- **ACTIVITY**: Quote all of the data exactly as given. Skip every picture it contains.

(TASK MATERIAL begins)

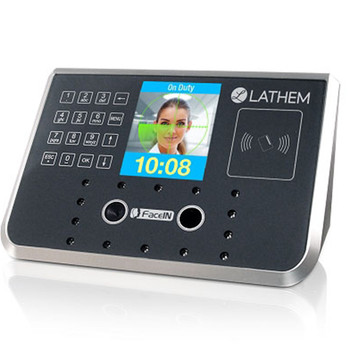Lathem FR700 Facial Recognition Time Clock with Badge Reader for Payclock Online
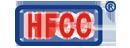 logo(12).png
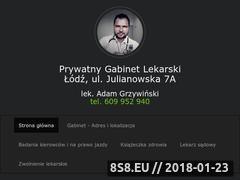 Miniaturka lekarz-wizyty.pl (Badania na prawo jazdy kierowców A, B Łódź)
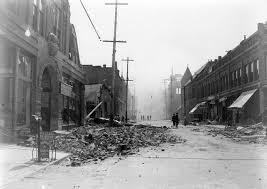 Finn de beste gratis arkivbildene om earthquake today san jose. Earthquake Damage On East San Fernando Street San Jose California San Francisco Bay Area San Francisco Earthquake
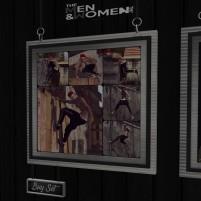 20200410 The Men Jail xtc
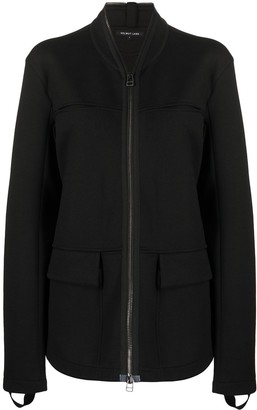 Helmut Lang Two-Way Zip Jacket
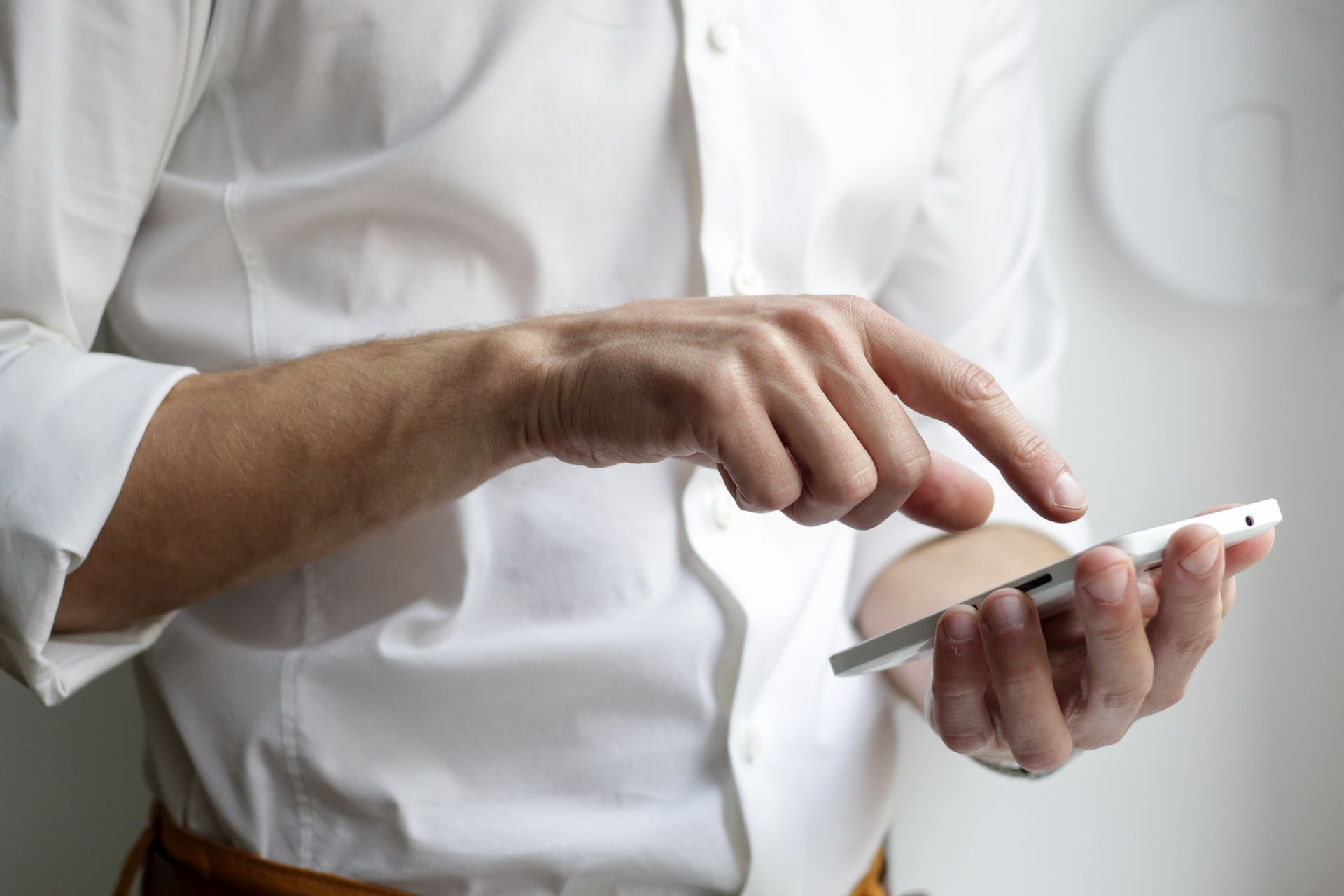 Quick Guide on Setting up Your Restaurant Online Ordering System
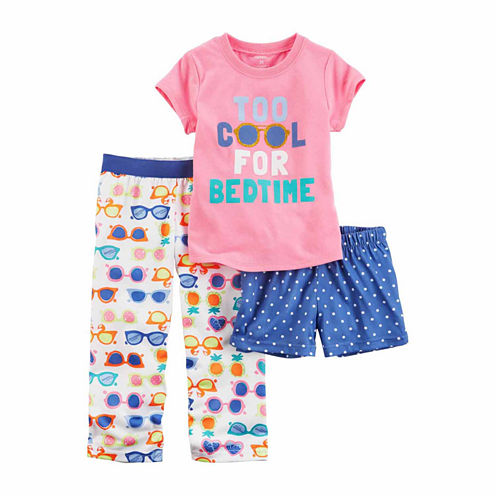 "Carter'S Girls 3Pc Poly Sleep ""Too Cool Sunglasses"" Short Set"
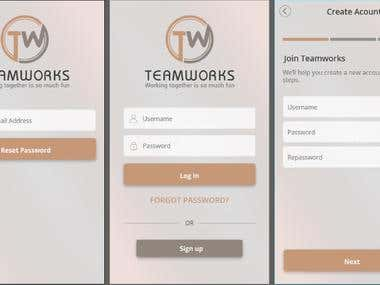 Mobile APP - TeamWorkZ (Working together is so much fun)
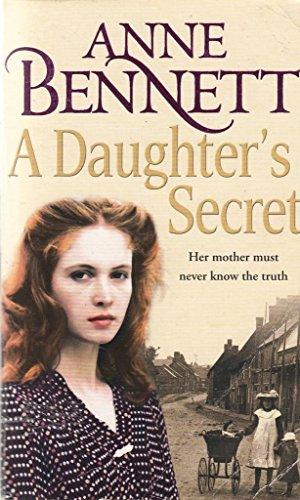 9780007858163: A DAUGHTER'S SECRET.
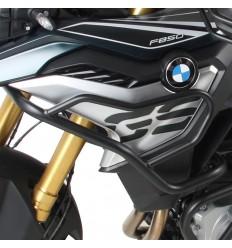 Hepco & Becker - Protector de Estanque BMW F850GS (2018)
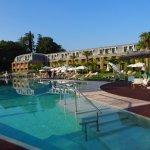 Hotel Corte Valier Foto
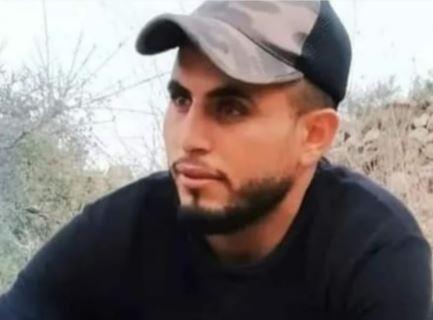 Mohamed Khabissa, 28 ans, tué par l'armée israélienne lors d'une manifestation contre la colonisation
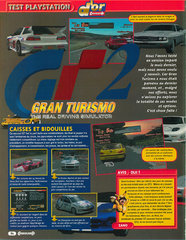 Gran Turismo 2 : The Real Driving Simulator (Playstation)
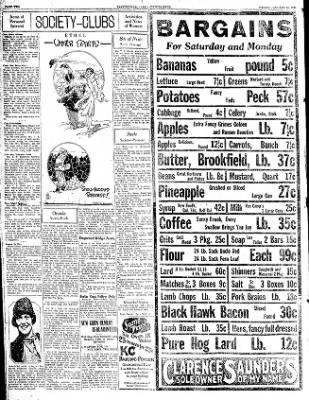 The Courier News from Blytheville, Arkansas on January 24, 1930 · Page 2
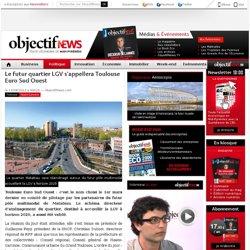 Objectifnews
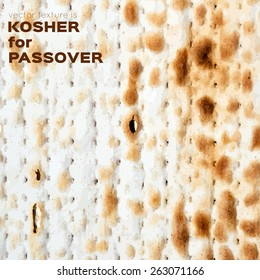 vector background sheet of matzo bread for the Jewish celebration of Passover, kosher for the Passover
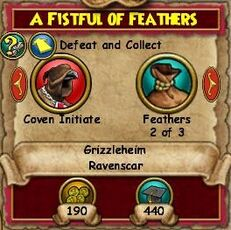 A Fistful of Feathers Part 1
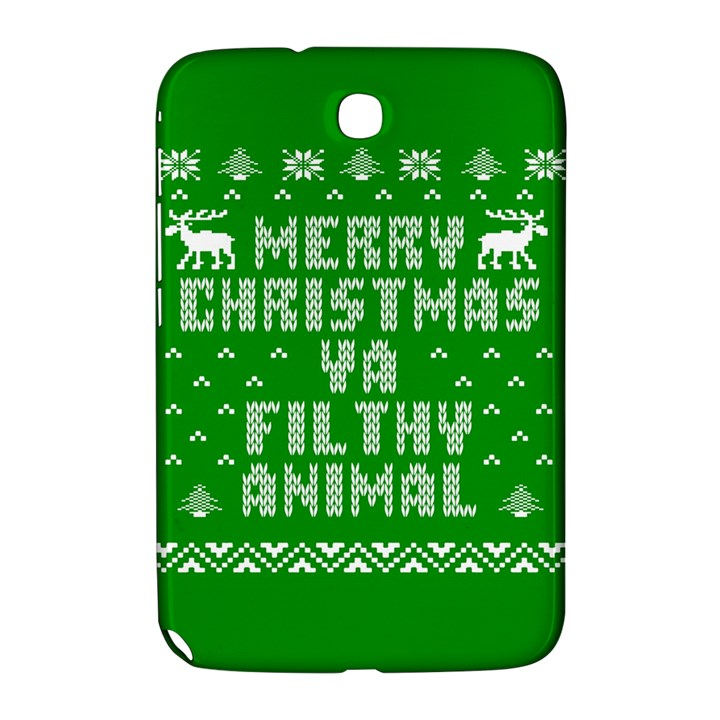 Ugly Christmas Ya Filthy Animal Samsung Galaxy Note 8.0 N5100 Hardshell Case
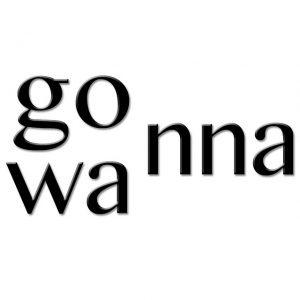 gonna wanna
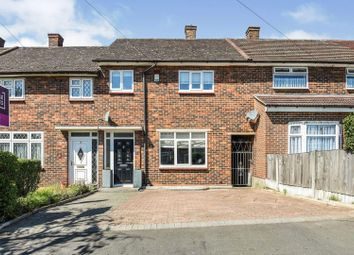 Thumbnail 2 bed terraced house for sale in Petersfield Close, Romford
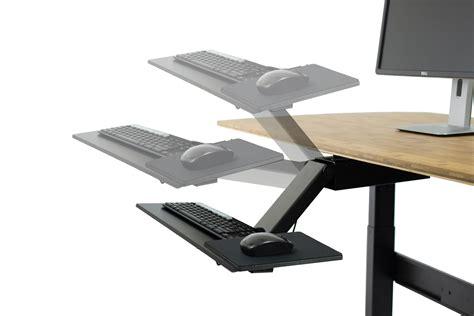 adjustable keyboard tray for desk amazon com kt2 ergonomic under desk adjustable height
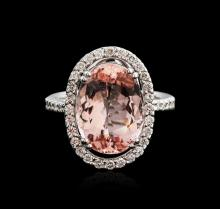 18KT White Gold 7.16ct Morganite and Diamond Ring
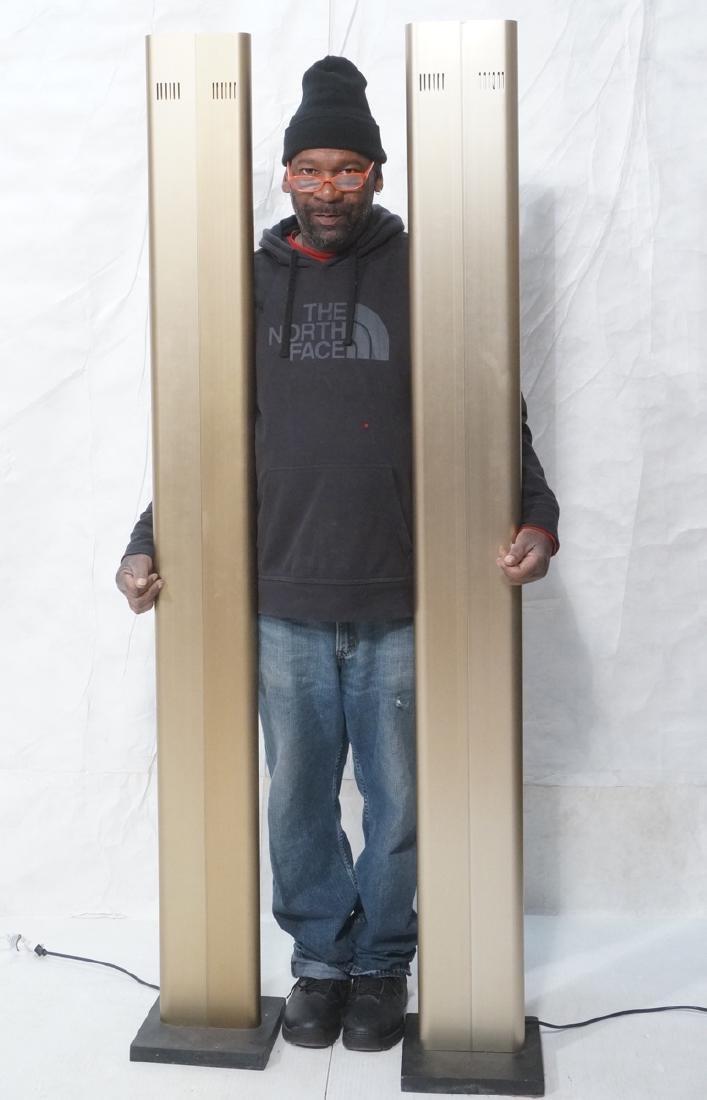 Pr Tall Modernist Gold Aluminum Floor Lamps. Thin - 2
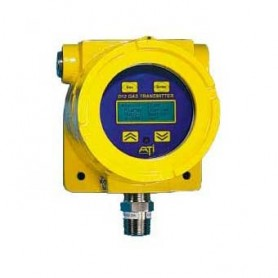 Détecteur fixe pour CH4 ou CO2 ou N2O : D12IR
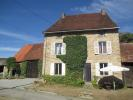 4 bed Detached home for sale in La Souterraine, Creuse...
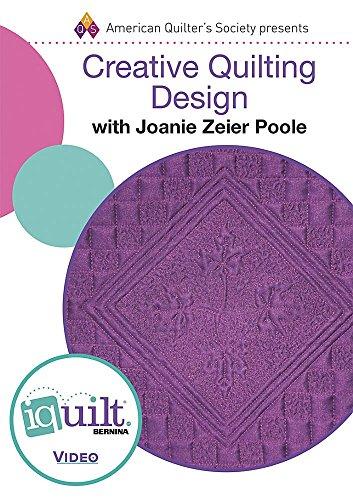 Creative Quilting Design
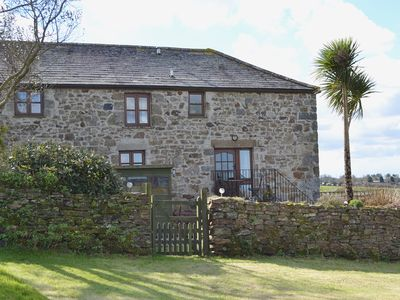 Photo for 3 bedroom accommodation in White Cross, near Newquay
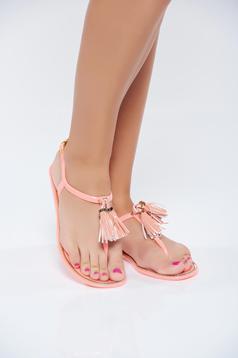 Sandale casual portocalii cu talpa joasa cu franjuri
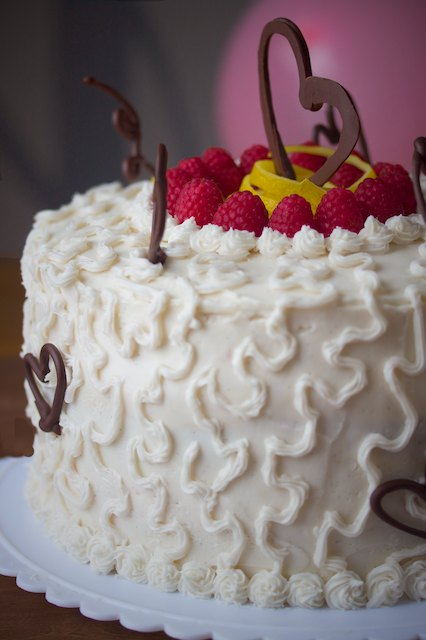 Lemon Raspberry Celebration Cake
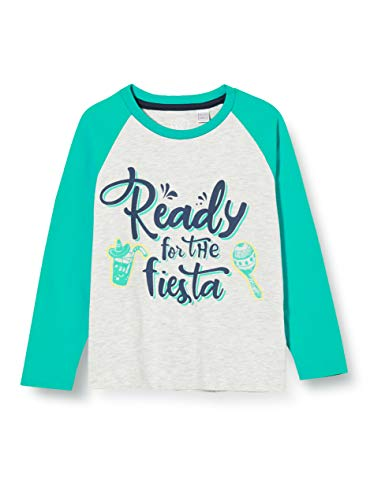 Chicco Baby-Jungen T-Shirt Manica Lunga Bimbo Pullunder, Grün (Verde Grigio 091), 104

(TASK MATERIAL ends)

- **ANSWER**:
Lathem FR700 Facial Recognition Time Clock with Badge Reader for Payclock Online
 logo(12).png
 Miniaturka lekarz-wizyty.pl (Badania na prawo jazdy kierowców A, B Łódź)
 Finn de beste gratis arkivbildene om earthquake today san jose. Earthquake Damage On East San Fernando Street San Jose California San Francisco Bay Area San Francisco Earthquake
 20200410 The Men Jail xtc
 Helmut Lang Two-Way Zip Jacket
 Quick Guide on Setting up Your Restaurant Online Ordering System
 "Carter'S Girls 3Pc Poly Sleep ""Too Cool Sunglasses"" Short Set"
 Mobile APP - TeamWorkZ (Working together is so much fun)
 9780007858163: A DAUGHTER'S SECRET.
 Hepco & Becker - Protector de Estanque BMW F850GS (2018)
 Hotel Corte Valier Foto
 Mohamed Khabissa, 28 ans, tué par l'armée israélienne lors d'une manifestation contre la colonisation
 Gran Turismo 2 : The Real Driving Simulator (Playstation)
 The Courier News from Blytheville, Arkansas on January 24, 1930 · Page 2
 Objectifnews
 vector background sheet of matzo bread for the Jewish celebration of Passover, kosher for the Passover
 A Fistful of Feathers Part 1
 Ugly Christmas Ya Filthy Animal Samsung Galaxy Note 8.0 N5100 Hardshell Case
 gonna wanna
 Thumbnail 2 bed terraced house for sale in Petersfield Close, Romford
 adjustable keyboard tray for desk amazon com kt2 ergonomic under desk adjustable height
 18KT White Gold 7.16ct Morganite and Diamond Ring
 Pr Tall Modernist Gold Aluminum Floor Lamps. Thin - 2
 Détecteur fixe pour CH4 ou CO2 ou N2O : D12IR
 4 bed Detached home for sale in La Souterraine, Creuse...
 Creative Quilting Design
 Photo for 3 bedroom accommodation in White Cross, near Newquay
 Sandale casual portocalii cu talpa joasa cu franjuri
 Lemon Raspberry Celebration Cake
 Chicco Baby-Jungen T-Shirt Manica Lunga Bimbo Pullunder, Grün (Verde Grigio 091), 104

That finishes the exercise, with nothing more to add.